Copy the records below verbatim, from the line containing "By appearance, is" through the line containing "295 centimetres", with both of those lines included.
Begin
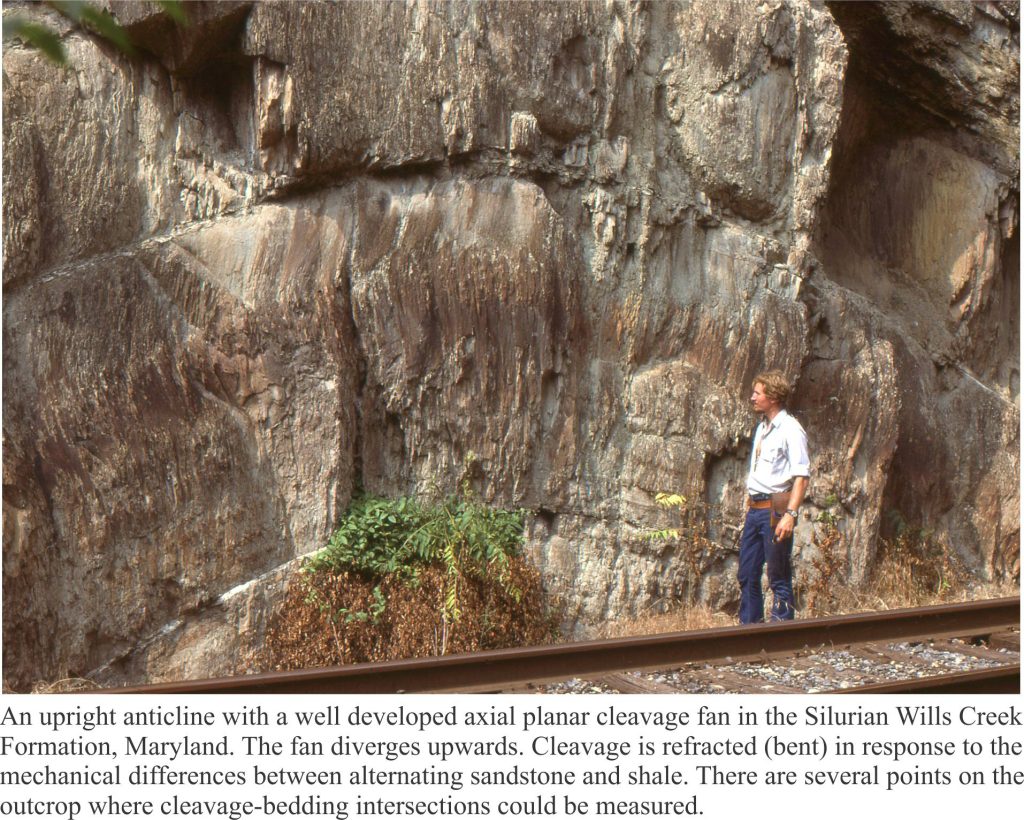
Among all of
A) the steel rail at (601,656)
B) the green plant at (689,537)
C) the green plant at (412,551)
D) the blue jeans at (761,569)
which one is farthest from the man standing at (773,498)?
the green plant at (412,551)

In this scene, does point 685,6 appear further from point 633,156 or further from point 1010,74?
point 1010,74

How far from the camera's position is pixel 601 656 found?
18.8 feet

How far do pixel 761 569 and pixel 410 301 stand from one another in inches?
126

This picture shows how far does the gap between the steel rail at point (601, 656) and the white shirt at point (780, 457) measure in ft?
3.47

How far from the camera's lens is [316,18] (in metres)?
8.00

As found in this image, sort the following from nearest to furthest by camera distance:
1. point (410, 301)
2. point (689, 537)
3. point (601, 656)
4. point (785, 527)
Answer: point (601, 656)
point (785, 527)
point (410, 301)
point (689, 537)

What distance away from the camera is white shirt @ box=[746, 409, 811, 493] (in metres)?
7.03

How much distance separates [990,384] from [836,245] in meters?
2.25

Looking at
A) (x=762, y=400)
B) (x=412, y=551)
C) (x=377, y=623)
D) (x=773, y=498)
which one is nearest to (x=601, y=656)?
(x=773, y=498)

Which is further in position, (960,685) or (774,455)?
(774,455)

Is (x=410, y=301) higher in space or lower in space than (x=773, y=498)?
higher

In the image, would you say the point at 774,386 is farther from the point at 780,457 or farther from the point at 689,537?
the point at 689,537
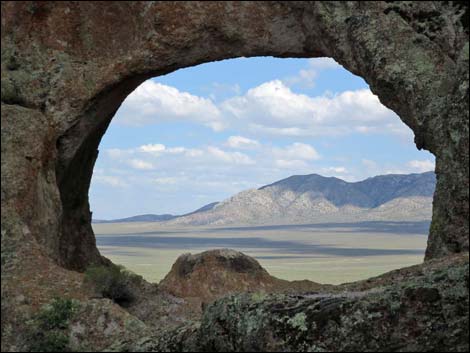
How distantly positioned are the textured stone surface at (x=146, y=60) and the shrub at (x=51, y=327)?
95 centimetres

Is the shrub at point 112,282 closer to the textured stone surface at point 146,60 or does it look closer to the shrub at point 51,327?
the textured stone surface at point 146,60

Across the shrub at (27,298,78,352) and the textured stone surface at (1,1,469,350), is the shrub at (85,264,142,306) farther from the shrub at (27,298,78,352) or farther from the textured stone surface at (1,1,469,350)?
the shrub at (27,298,78,352)

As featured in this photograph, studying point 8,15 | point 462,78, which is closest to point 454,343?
point 462,78

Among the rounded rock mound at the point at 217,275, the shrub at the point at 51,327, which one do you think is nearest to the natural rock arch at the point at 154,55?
the shrub at the point at 51,327

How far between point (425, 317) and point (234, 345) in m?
4.17

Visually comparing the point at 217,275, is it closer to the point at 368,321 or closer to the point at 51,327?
the point at 51,327

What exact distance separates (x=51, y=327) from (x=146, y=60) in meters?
9.65

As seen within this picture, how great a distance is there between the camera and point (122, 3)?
24.6m

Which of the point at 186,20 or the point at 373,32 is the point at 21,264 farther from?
the point at 373,32

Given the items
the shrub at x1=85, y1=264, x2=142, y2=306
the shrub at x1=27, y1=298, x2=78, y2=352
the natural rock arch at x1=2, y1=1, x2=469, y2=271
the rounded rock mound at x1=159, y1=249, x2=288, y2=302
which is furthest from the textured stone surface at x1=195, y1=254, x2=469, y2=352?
the rounded rock mound at x1=159, y1=249, x2=288, y2=302

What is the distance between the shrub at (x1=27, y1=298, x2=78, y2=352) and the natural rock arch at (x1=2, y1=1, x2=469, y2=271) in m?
2.46

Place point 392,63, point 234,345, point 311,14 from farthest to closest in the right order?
point 311,14 < point 392,63 < point 234,345

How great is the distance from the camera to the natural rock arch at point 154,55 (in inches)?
859

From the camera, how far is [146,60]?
24.6 meters
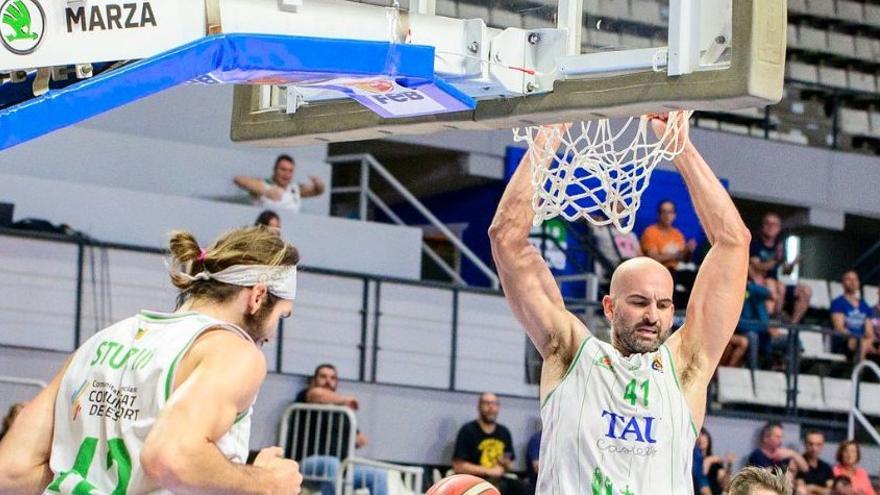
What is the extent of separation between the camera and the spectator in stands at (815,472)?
11898 mm

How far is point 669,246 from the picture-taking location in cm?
1330

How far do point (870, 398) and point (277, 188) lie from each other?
5.94m

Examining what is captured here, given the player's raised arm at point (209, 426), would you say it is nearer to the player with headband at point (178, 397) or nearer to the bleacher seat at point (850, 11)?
the player with headband at point (178, 397)

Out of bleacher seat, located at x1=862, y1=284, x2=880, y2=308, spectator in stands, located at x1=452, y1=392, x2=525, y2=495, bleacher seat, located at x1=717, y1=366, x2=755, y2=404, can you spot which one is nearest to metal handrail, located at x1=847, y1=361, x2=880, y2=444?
bleacher seat, located at x1=717, y1=366, x2=755, y2=404

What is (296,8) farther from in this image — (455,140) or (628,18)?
(455,140)

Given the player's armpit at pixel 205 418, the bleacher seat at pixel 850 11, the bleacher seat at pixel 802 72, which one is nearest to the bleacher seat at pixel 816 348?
the bleacher seat at pixel 802 72

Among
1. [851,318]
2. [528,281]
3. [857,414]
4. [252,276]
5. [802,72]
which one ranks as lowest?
[857,414]

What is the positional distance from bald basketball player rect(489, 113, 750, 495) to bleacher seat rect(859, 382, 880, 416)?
28.9 feet

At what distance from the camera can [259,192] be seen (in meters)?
11.7

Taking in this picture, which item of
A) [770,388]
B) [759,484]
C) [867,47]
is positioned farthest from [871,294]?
[759,484]

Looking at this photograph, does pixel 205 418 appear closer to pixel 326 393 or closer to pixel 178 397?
pixel 178 397

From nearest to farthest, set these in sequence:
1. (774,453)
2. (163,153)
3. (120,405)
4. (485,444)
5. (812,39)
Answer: (120,405) < (485,444) < (163,153) < (774,453) < (812,39)

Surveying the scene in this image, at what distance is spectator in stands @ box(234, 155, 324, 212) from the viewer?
38.3 ft

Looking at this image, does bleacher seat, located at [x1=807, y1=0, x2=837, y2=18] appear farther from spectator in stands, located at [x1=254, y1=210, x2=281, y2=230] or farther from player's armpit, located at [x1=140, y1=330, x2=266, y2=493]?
player's armpit, located at [x1=140, y1=330, x2=266, y2=493]
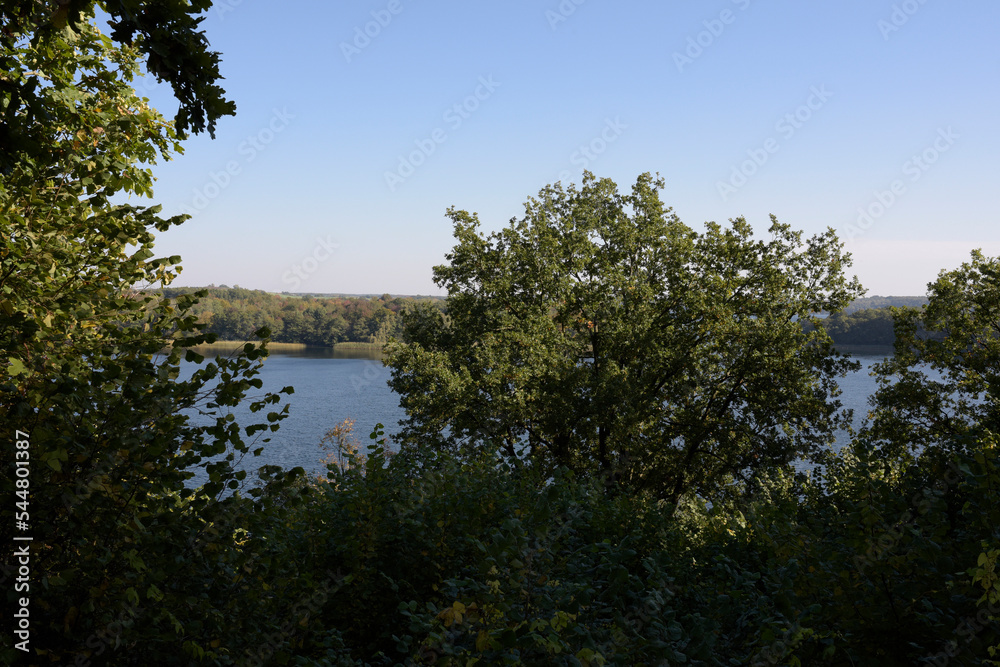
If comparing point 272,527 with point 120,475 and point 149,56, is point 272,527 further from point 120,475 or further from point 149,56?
point 149,56

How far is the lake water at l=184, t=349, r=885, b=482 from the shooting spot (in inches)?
1567

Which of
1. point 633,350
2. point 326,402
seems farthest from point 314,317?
point 633,350

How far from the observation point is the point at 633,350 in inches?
696

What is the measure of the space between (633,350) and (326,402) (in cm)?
4724

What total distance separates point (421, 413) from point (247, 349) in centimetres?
1439

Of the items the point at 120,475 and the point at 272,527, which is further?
the point at 272,527

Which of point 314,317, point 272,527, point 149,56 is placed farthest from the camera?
point 314,317

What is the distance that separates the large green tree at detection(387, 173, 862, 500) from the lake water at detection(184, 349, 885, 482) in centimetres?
1029

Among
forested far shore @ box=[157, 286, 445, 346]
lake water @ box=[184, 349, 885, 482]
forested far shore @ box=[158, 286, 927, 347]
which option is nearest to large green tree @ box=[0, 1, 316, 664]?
lake water @ box=[184, 349, 885, 482]

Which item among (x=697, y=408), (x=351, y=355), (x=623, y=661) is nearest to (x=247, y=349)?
(x=623, y=661)

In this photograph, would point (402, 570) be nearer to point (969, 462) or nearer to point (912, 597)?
point (912, 597)

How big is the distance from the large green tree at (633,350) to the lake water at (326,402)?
10286 millimetres

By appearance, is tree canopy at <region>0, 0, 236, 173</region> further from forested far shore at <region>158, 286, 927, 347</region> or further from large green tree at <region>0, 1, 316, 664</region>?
forested far shore at <region>158, 286, 927, 347</region>

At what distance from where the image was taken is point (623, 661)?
295 centimetres
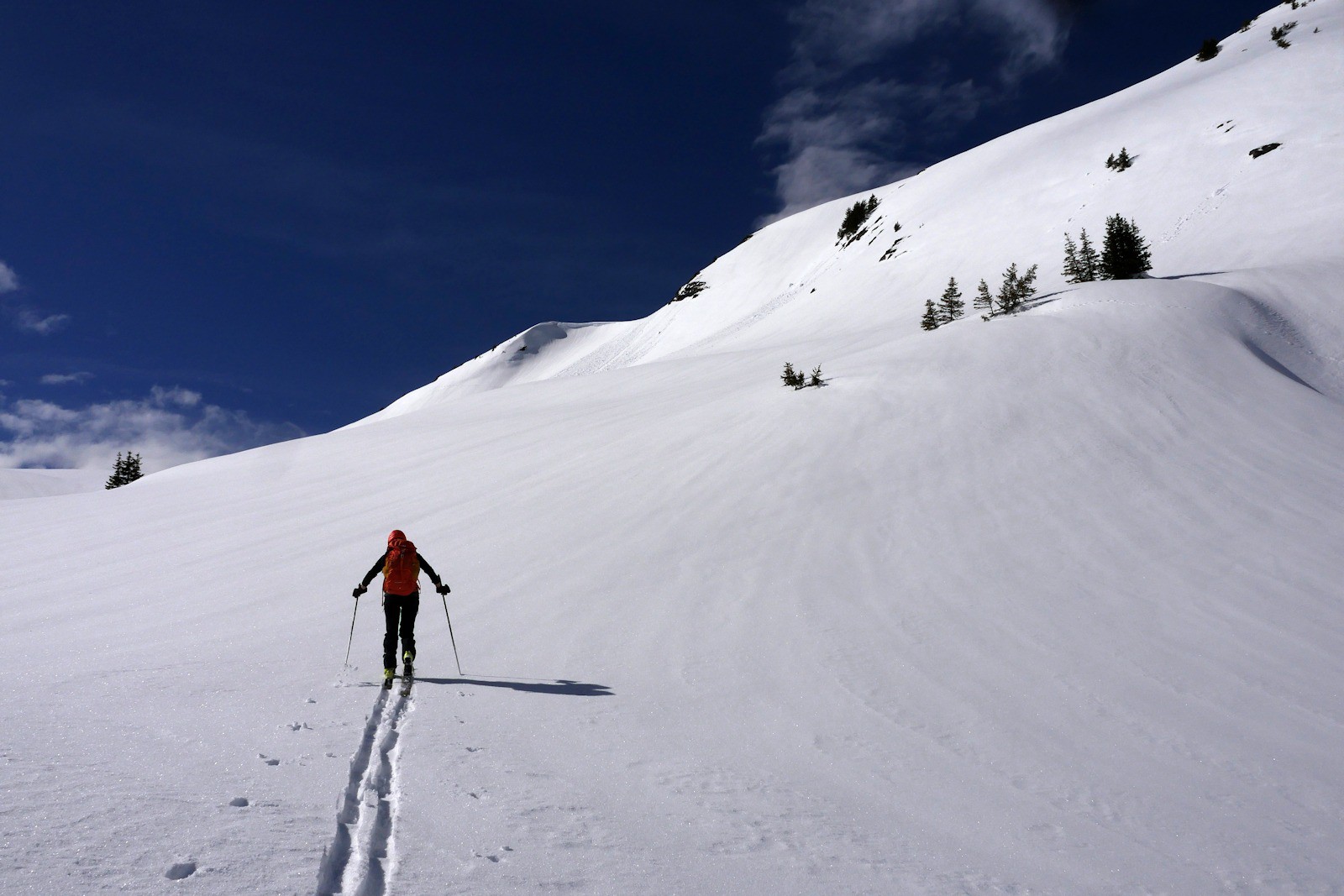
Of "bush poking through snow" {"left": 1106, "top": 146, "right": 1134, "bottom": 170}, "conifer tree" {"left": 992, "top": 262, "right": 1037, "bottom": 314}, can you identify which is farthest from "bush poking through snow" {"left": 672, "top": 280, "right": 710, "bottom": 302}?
"conifer tree" {"left": 992, "top": 262, "right": 1037, "bottom": 314}

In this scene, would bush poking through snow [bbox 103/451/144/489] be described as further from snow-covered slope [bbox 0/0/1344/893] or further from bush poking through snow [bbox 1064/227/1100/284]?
bush poking through snow [bbox 1064/227/1100/284]

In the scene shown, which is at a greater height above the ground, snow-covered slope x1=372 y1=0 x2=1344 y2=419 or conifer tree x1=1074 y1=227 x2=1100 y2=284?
snow-covered slope x1=372 y1=0 x2=1344 y2=419

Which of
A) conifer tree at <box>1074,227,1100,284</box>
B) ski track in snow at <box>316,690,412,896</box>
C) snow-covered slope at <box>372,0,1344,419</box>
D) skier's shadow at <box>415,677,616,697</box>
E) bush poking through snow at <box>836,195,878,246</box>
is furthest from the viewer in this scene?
End
**SOLUTION FOR THIS PROBLEM**
By appearance, is tree canopy at <region>0, 0, 236, 173</region> further from forested far shore at <region>158, 286, 927, 347</region> or further from large green tree at <region>0, 1, 316, 664</region>?
forested far shore at <region>158, 286, 927, 347</region>

At what distance from where the image was taken is point (623, 661)?
295 centimetres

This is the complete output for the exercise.